Excerpt -
◆ ◆ ◆ ◆

The supervision.rst Akka example source code

.. _supervision:

Supervision and Monitoring

This chapter outlines the concept behind supervision, the primitives offered
and their semantics. For details on how that translates into real code, please
refer to the corresponding chapters for Scala and Java APIs.

.. _supervision-directives:

What Supervision Means

As described in :ref:`actor-systems` supervision describes a dependency
relationship between actors: the supervisor delegates tasks to subordinates and
therefore must respond to their failures.  When a subordinate detects a failure
(i.e. throws an exception), it suspends itself and all its subordinates and
sends a message to its supervisor, signaling failure.  Depending on the nature
of the work to be supervised and the nature of the failure, the supervisor has
a choice of the following four options:

#. Resume the subordinate, keeping its accumulated internal state
#. Restart the subordinate, clearing out its accumulated internal state
#. Stop the subordinate permanently
#. Escalate the failure, thereby failing itself

It is important to always view an actor as part of a supervision hierarchy,
which explains the existence of the fourth choice (as a supervisor also is
subordinate to another supervisor higher up) and has implications on the first
three: resuming an actor resumes all its subordinates, restarting an actor
entails restarting all its subordinates (but see below for more details),
similarly terminating an actor will also terminate all its subordinates. It
should be noted that the default behavior of the :meth:`preRestart` hook of the
:class:`Actor` class is to terminate all its children before restarting, but
this hook can be overridden; the recursive restart applies to all children left
after this hook has been executed.

Each supervisor is configured with a function translating all possible failure
causes (i.e. exceptions) into one of the four choices given above; notably,
this function does not take the failed actor’s identity as an input. It is
quite easy to come up with examples of structures where this might not seem
flexible enough, e.g. wishing for different strategies to be applied to
different subordinates. At this point it is vital to understand that
supervision is about forming a recursive fault handling structure. If you try
to do too much at one level, it will become hard to reason about, hence the
recommended way in this case is to add a level of supervision.

Akka implements a specific form called “parental supervision”. Actors can only
be created by other actors—where the top-level actor is provided by the
library—and each created actor is supervised by its parent. This restriction
makes the formation of actor supervision hierarchies implicit and encourages
sound design decisions. It should be noted that this also guarantees that
actors cannot be orphaned or attached to supervisors from the outside, which
might otherwise catch them unawares. In addition, this yields a natural and
clean shutdown procedure for (sub-trees of) actor applications.

◆ ◆ ◆ ◆

Material provided -
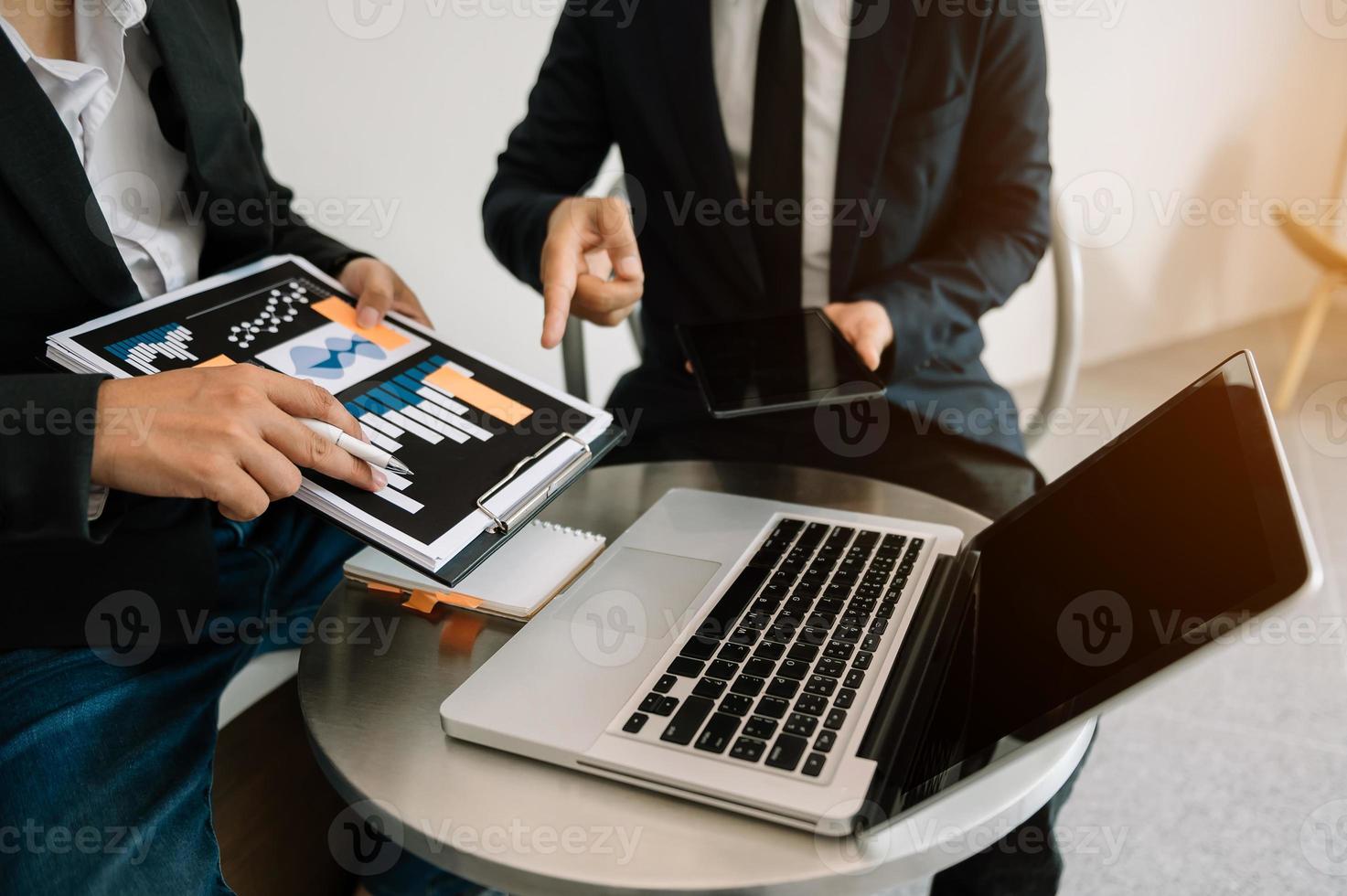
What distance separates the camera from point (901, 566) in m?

◆ ◆ ◆ ◆

Tasks for this exercise -
1 - From the Akka supervision excerpt, set down word for word the part that opens with the words containing "Akka implements a" and closes with "of) actor applications.".
2 - Using the Akka supervision excerpt, answer these questions:
(a) How many options does a supervisor have when a subordinate fails?
(b) What is the default behavior of the preRestart hook of the Actor class?
(c) What name is given to the specific form of supervision that Akka implements?

Solutions below -
1 -
Akka implements a specific form called “parental supervision”. Actors can only
be created by other actors—where the top-level actor is provided by the
library—and each created actor is supervised by its parent. This restriction
makes the formation of actor supervision hierarchies implicit and encourages
sound design decisions. It should be noted that this also guarantees that
actors cannot be orphaned or attached to supervisors from the outside, which
might otherwise catch them unawares. In addition, this yields a natural and
clean shutdown procedure for (sub-trees of) actor applications.

2 -
(a) Four.
(b) It terminates all of the actor's children before restarting.
(c) Parental supervision.